I love the fact that fediverse was built from the ground up to be free, federated and interoperable. I have two questions that may come from my lack of expertise / knowledge, so I apologise in advance if they are dumb.
- Bots can disrupt smaller instances:
What is stopping corpos from scraping everyone’s posts and stuff from the fediverse and train their AI? What’s stopping them then, to create loads of not accounts and spam / disrupt smaller communities? When an instances quality drops, the users may be more incentivised to migrate to bigger instances and go there. It’s safe to say most Lemmy users are not going to spin their own instance and start communities from scratch. Meanwhile, the onslaught of bots can overwhelm these budding communities and instances.

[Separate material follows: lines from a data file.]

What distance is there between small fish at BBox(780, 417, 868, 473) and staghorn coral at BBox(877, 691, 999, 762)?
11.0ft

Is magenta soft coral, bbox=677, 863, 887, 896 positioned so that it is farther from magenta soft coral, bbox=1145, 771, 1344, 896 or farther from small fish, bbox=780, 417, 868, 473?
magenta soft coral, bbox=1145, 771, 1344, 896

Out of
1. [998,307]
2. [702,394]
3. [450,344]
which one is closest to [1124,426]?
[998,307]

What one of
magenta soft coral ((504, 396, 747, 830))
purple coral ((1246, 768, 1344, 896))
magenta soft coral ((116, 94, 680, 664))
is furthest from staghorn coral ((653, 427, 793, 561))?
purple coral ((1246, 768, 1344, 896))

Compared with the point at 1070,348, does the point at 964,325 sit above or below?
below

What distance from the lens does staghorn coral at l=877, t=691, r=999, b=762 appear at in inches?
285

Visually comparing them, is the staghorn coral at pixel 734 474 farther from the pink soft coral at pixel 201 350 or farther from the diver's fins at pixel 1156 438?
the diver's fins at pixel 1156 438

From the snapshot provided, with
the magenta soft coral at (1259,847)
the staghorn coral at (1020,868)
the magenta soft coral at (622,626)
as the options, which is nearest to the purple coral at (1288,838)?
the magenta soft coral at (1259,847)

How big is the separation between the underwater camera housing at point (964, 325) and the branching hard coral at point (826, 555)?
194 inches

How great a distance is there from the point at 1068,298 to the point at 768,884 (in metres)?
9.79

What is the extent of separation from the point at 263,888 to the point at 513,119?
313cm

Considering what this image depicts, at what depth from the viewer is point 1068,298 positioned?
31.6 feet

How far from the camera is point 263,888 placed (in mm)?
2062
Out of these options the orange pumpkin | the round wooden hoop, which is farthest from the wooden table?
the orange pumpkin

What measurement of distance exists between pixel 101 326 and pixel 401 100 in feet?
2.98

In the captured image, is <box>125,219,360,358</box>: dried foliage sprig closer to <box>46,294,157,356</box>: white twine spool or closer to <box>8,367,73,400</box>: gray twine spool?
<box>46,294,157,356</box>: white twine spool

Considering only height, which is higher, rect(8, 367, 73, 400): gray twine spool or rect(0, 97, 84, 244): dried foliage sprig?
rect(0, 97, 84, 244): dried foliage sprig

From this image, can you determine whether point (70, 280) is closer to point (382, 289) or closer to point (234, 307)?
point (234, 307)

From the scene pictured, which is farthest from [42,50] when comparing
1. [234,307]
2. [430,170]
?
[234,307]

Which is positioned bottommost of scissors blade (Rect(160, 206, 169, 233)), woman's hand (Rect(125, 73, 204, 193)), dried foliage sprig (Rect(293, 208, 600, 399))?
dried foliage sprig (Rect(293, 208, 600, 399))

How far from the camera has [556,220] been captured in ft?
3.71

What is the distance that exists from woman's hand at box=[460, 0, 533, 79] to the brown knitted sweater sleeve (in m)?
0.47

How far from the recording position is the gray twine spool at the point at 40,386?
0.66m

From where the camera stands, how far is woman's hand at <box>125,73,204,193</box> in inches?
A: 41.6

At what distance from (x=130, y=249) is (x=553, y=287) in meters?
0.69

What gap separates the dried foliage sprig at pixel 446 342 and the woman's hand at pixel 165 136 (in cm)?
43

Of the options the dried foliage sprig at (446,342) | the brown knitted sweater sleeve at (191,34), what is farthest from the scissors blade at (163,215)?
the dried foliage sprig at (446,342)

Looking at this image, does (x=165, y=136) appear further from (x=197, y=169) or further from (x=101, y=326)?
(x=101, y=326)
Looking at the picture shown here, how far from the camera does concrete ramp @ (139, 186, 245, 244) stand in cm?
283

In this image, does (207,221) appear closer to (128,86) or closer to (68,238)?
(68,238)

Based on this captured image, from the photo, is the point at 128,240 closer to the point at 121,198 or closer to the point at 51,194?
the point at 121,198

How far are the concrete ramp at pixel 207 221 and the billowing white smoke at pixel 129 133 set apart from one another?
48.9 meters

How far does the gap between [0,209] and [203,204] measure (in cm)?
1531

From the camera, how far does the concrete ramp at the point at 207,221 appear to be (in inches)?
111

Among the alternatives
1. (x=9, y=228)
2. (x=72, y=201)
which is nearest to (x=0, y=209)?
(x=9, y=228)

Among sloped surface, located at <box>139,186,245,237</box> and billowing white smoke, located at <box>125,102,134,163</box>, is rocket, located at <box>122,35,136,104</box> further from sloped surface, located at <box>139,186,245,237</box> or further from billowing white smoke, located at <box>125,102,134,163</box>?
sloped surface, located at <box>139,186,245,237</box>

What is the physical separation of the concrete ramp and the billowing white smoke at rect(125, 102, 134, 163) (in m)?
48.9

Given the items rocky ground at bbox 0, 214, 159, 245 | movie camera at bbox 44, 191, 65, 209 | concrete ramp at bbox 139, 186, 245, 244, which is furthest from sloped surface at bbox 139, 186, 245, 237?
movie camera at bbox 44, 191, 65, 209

- Corpos can flood the fediverse with ads and crap:
Threads comes to mind on this point and how many instances have chosen not to defederate with them. Besides, they can create bridges, and have repost bots in all instances to flood major them with ads. With generative content, it is so much easier to make a seemingly casual post about a product and mask it as an advertisement.
I’ve seen previous posts about people wanting to come because of their opinion about how certain countries behave. I feel the true evil are the corporates.
That very real and enforceable “this comment cannot be used to train AI” crap some people add to every comment that definitely makes bots not scrape the comment, of course!
I’ll sue them in small claims court as a pro se litigant demanding a jury trial. I will also try to file motions every other week, which will probably fail and ask the judge to give me time to correct them. I will make them waste thousands on attourneys fees and be a royal pain in the ass.
Good luck getting a court to hear it when you won’t have a shred of evidence to show
But that can poison the AI to some degree.
Kinda? Not really, though. If anything it, the model’s response would just include “anti-commercial license” at the end and they’d get rid of that with further training
Most likely someone at the AI company would catch it and filter those strings out of the training data.